- Stored data:
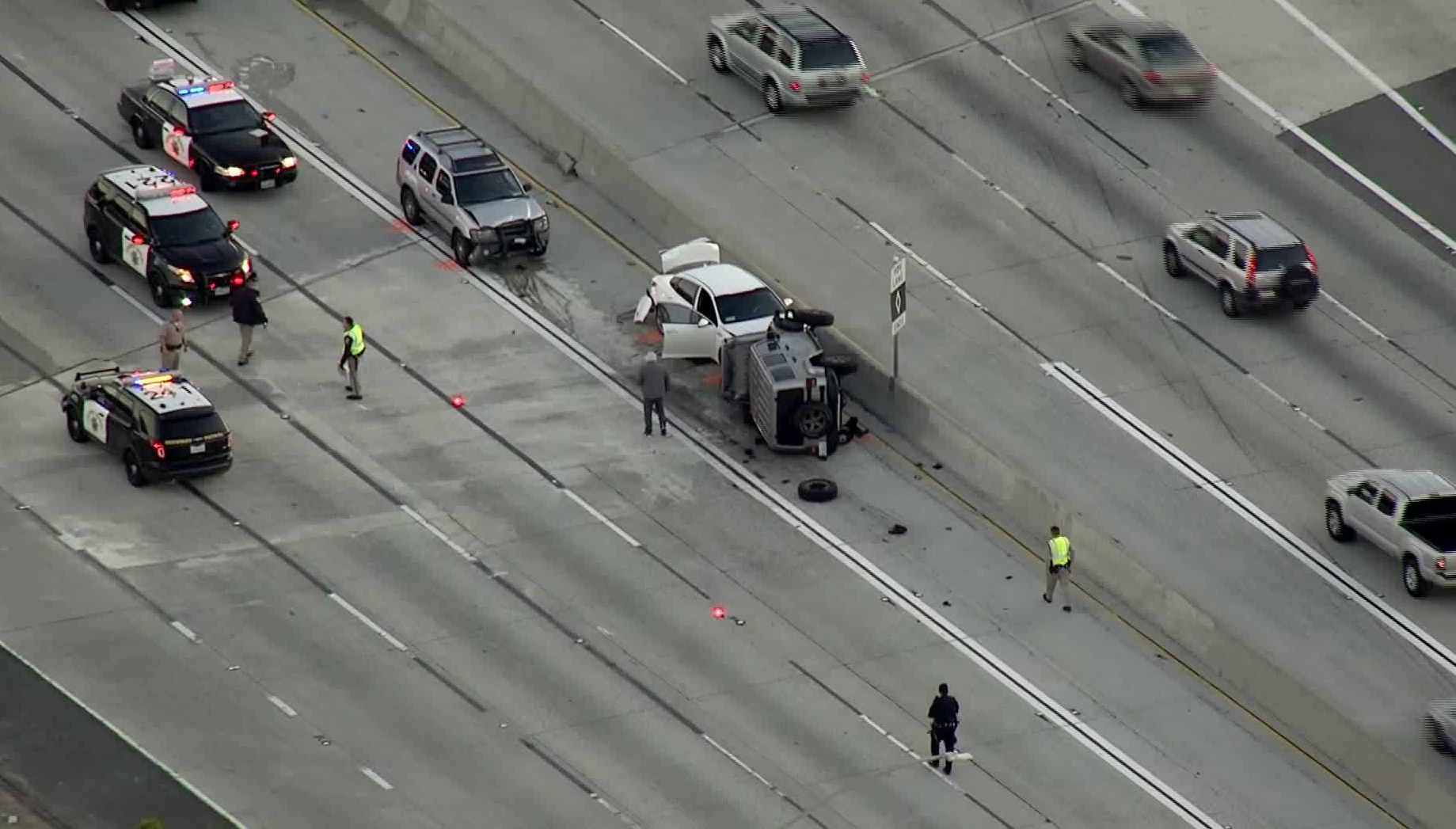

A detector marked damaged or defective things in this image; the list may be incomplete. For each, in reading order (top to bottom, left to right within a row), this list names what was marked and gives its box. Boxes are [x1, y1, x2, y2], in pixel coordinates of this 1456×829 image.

detached tire [792, 309, 838, 328]
detached tire [815, 351, 856, 375]
detached tire [804, 474, 838, 500]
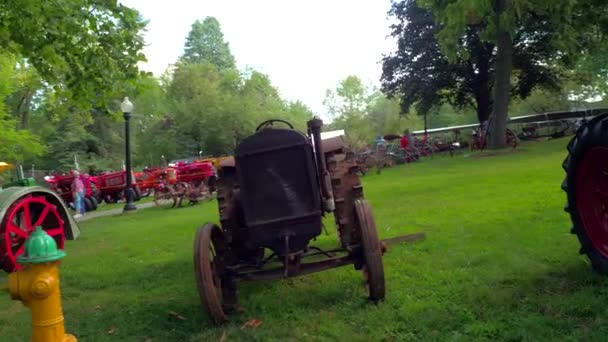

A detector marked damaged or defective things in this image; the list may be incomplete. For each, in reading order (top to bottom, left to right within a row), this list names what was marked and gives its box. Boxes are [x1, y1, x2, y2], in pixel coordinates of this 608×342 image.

rusty antique tractor [195, 117, 384, 324]
rusty antique tractor [560, 113, 608, 274]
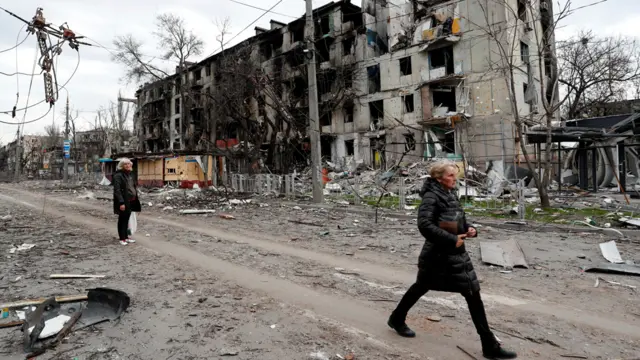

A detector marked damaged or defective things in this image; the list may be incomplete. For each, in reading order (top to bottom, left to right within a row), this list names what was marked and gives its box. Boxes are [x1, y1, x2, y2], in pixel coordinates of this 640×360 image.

damaged apartment building [132, 0, 556, 173]
burned-out structure [134, 0, 556, 173]
broken sheet metal [480, 240, 528, 268]
broken sheet metal [600, 240, 624, 262]
broken sheet metal [584, 262, 640, 278]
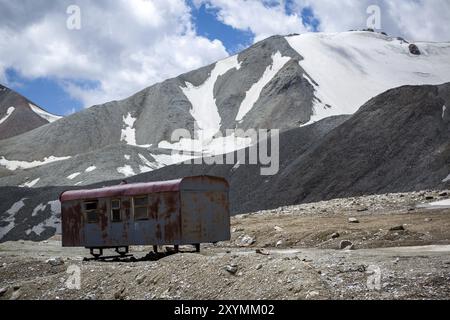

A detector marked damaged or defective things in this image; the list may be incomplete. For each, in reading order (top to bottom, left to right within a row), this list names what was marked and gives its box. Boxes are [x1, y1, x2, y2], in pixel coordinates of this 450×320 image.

red rusted roof [59, 179, 183, 201]
rusty metal trailer [59, 175, 230, 258]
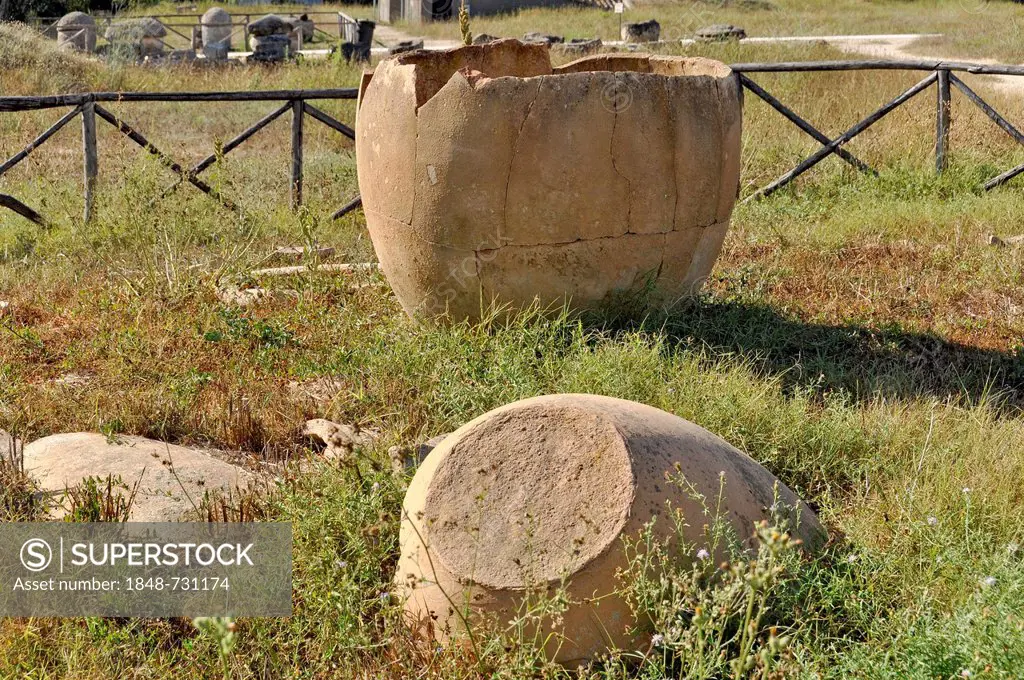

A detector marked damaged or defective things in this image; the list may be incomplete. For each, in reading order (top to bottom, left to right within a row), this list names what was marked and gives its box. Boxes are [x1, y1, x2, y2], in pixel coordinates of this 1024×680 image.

large broken ceramic vessel [356, 41, 740, 322]
large broken ceramic vessel [394, 394, 824, 664]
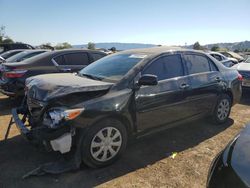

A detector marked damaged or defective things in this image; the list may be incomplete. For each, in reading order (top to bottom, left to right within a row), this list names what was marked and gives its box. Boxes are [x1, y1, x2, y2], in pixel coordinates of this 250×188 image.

front bumper damage [7, 106, 82, 178]
broken headlight [43, 108, 84, 129]
crumpled hood [25, 73, 113, 101]
wrecked car [12, 47, 242, 169]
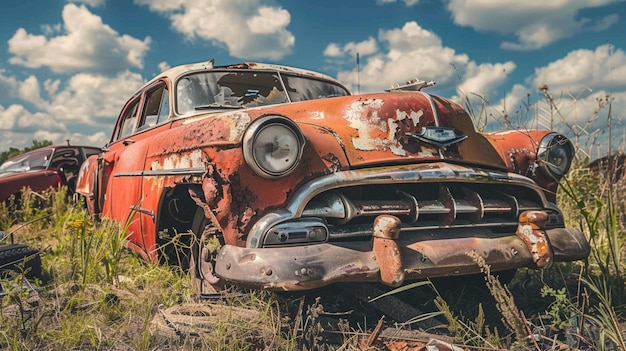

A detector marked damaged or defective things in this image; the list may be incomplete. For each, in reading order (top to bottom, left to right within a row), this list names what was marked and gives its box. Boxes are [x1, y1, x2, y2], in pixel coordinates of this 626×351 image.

broken windshield [176, 71, 348, 115]
damaged headlight [241, 116, 304, 179]
rusty abandoned car [75, 60, 588, 294]
dented hood [258, 91, 508, 170]
damaged headlight [532, 133, 572, 180]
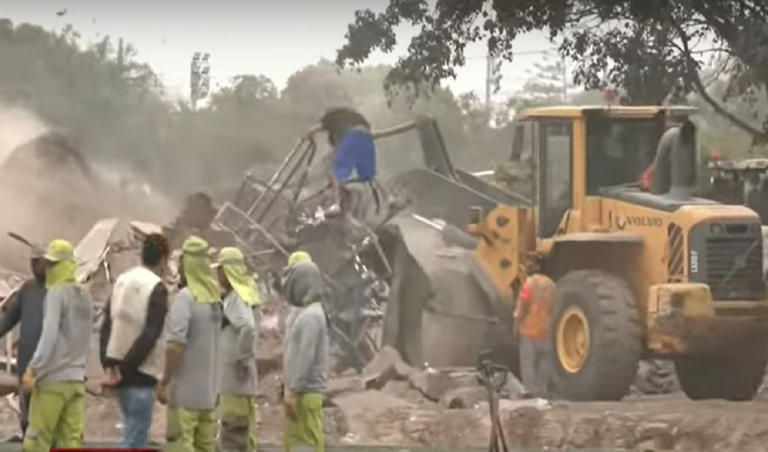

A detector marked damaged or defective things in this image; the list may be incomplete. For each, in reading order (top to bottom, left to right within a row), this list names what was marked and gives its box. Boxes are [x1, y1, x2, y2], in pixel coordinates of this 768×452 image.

broken concrete slab [438, 384, 486, 410]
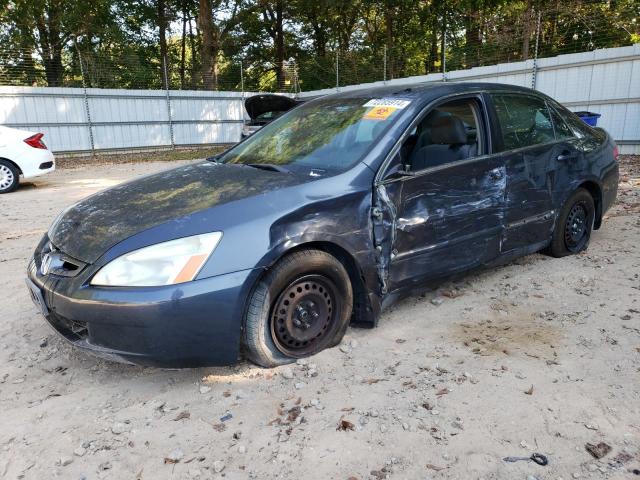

- What this task involves: Retype the items word for word, from the line containing "this 1024×680 image." through the line containing "large broken ceramic vessel [394, 394, 824, 664]".

- The answer:
A detector marked damaged or defective things in this image; the list may be incomplete. For each, in reading order (top to bottom, left to right within a row), this list names what was marked and gives its box. Boxes are [x1, y1, x2, y2], in pixel coordinates of this 1024×680 image.

large broken ceramic vessel [356, 41, 740, 322]
large broken ceramic vessel [394, 394, 824, 664]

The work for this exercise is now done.